Aucun « geste de rupture » symbolique, aucune reconnaissance abstraite des droits des peuples autochtones ou aucun livre nationaliste publié par les député⋅es de QS ne menaceront la stabilité des États canadien et québécois. Leurs rapports de domination demeureront intacts sans une lutte acharnée contre le contrôle des classes capitalistes sur les institutions politiques et économiques. C’est précisément ce contrôle qui engendre l’oppression nationale des différents peuples du Canada.

Faire du Québec un pays nécessitera de s’attaquer au pétro-État canadien et à sa classe capitaliste financière en lui expropriant le système bancaire et le contrôle des hydrocarbures. Ce n’est qu’en contrôlant ces secteurs que nous pourrons reconvertir leurs activités et créer massivement des emplois verts.

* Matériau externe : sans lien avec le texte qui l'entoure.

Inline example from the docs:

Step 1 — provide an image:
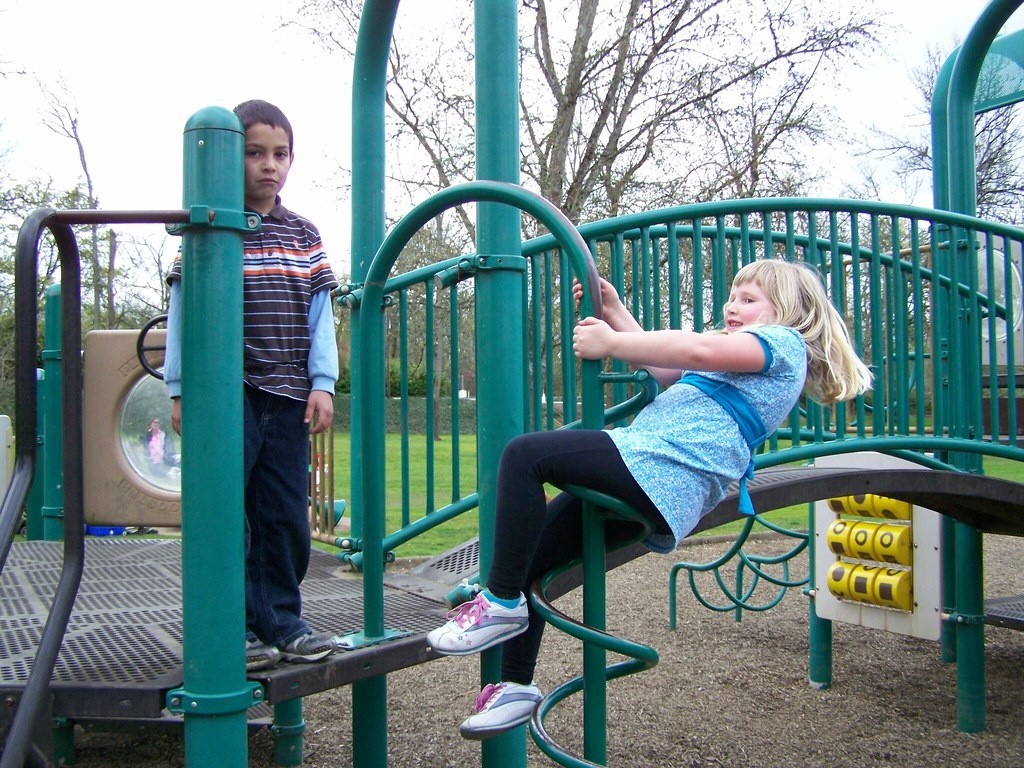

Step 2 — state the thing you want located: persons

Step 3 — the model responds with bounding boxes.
[143,418,173,468]
[427,259,874,740]
[164,100,339,672]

QS à la traîne des mouvements sociaux

Le rapport dévastateur du commissaire à l’environnement du Canada https://ici.radio-canada.ca/rci/fr/... identifie le pays comme ayant l’une des pires performances de lutte contre les changements climatiques de tout le G7, depuis 2015. Plutôt que d’avoir baissé, les émissions de GES ont augmenté de 20% depuis 1990. C’est ce qui se passe lorsque la stratégie verte du gouvernement consiste à subventionner les compagnies énergétiques et leur imposer des taxes carbone, même s’il s’agit de mesures d’écofiscalité parmi les plus « rigoureuses » au monde.

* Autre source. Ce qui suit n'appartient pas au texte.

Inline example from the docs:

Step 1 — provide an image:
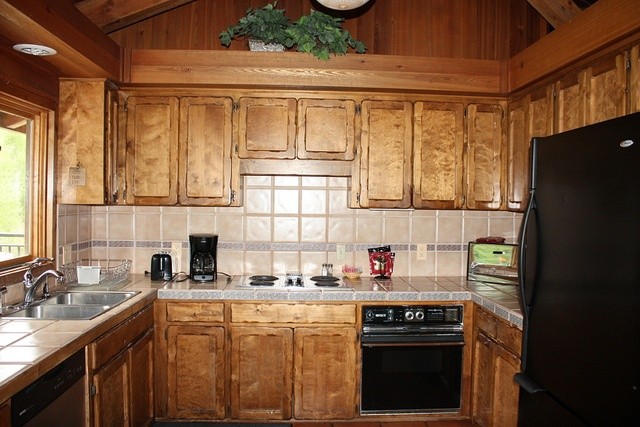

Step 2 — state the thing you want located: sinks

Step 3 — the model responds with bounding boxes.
[29,289,142,305]
[0,305,116,320]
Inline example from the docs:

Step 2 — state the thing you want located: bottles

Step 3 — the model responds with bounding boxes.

En réponse, les mouvements contre les changements climatiques se radicalisent partout dans le monde. Déjà en 2019, les jeunes identifiaient le problème avec le slogan System change not climate change ! Lors de la COP26 à Glasgow cette année, les bannières Climate struggle is class struggle ! et Our climate crisis = Their profits étaient bien présentes.

QS fait piètre figure en invoquant la « flexibilité » du privé, la création de coopératives et la politique du pollueur-payeur. En quoi les compagnies privées répondraient-elles mieux à nos besoins que la planification démocratique d’un gouvernement solidaire ? L’approche d’écofiscalité et d’aménagement d’un capitalisme vert est précisément la stratégie de contournement utilisée par les gouvernements actuels.

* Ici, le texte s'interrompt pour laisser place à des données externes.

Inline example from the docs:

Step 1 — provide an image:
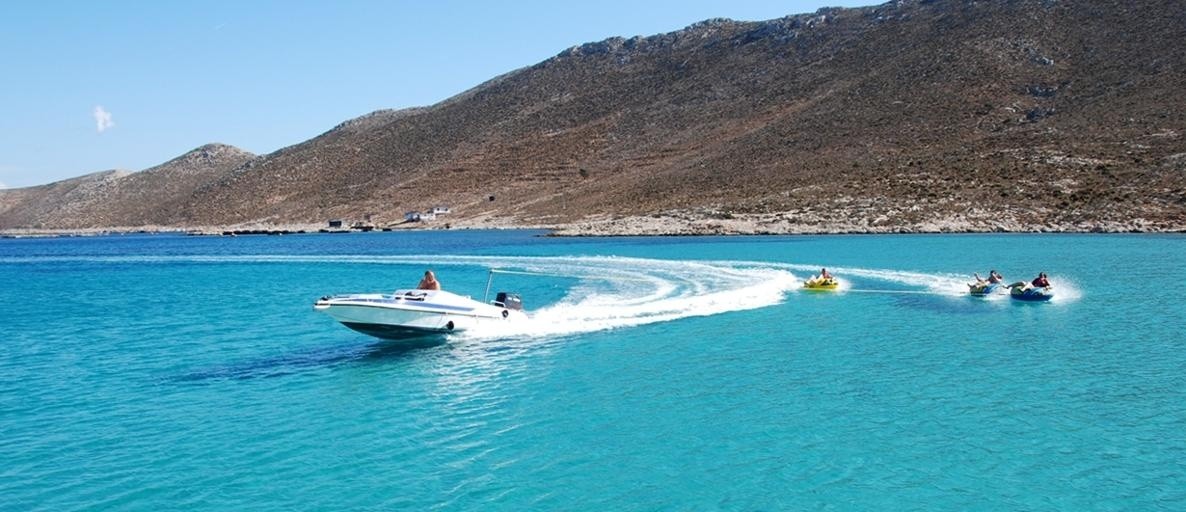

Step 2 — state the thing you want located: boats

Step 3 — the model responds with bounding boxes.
[307,286,533,348]
[800,277,843,294]
[966,276,1057,302]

À côté de la plaque sur la question du logement

La même logique s’applique aux luttes pour le droit au logement. Depuis le début de la pandémie, les locataires de Berlin, Seattle ou encore Göteborg ont remporté des victoires flamboyantes en s’attaquant aux grandes compagnies. Au Québec, l’ensemble des organisations de locataires fait campagne pour le gel des loyers. De plus, la prise de possession publique des immeubles abandonnés a été mise de l’avant par plusieurs candidatures lors des élections municipales montréalaises, notamment dans le programme de Mouvement Montréal.

Or, le député solidaire Andrés Fontecilla, critique officiel en matière de logement, ainsi que l’ancien porte-parole du FRAPRU, François Saillant, ont mis tout leur poids pour faire obstacle aux propositions de gel des loyers, d’expropriation des logements abandonnés et d’expropriation des propriétaires de plus de 3 000 unités locatives. Ils ont d’ailleurs exprimé ne pas savoir s’il existe de tels propriétaires au Québec pour légitimer leur refus.

Oui, ils existent. Les hommes qui dirigent ces compagnies sont parmi les plus riches du Québec. On parle en particulier des magnats à la tête des groupes de résidences privées pour personnes âgées (Maurice, COGIR, Sélection, etc.) QS a finalement pris position pour nationaliser les CHSLD privés à la fin septembre 2020. Pour assurer plus largement le droit au logement des personnes aînées, le parti devra faire ses devoirs puisque 90% de l’hébergement offert est à but lucratif et se trouve majoritairement au sein de ces grands groupes.

Des mairesses à surveiller

QS ne s’est pas donné les moyens de ses ambitions lors de son 15e congrès. Pire encore, les militantes et militants n’auront qu’une poignée de revendications concrètes à faire valoir aux travailleurs et travailleuses ordinaires lors des prochaines élections. Un fossé s’est créé entre le parti et les mouvements sociaux et syndicaux en lutte. L’élaboration de stratégies de lutte sociale cohérente et massive sera plus difficile.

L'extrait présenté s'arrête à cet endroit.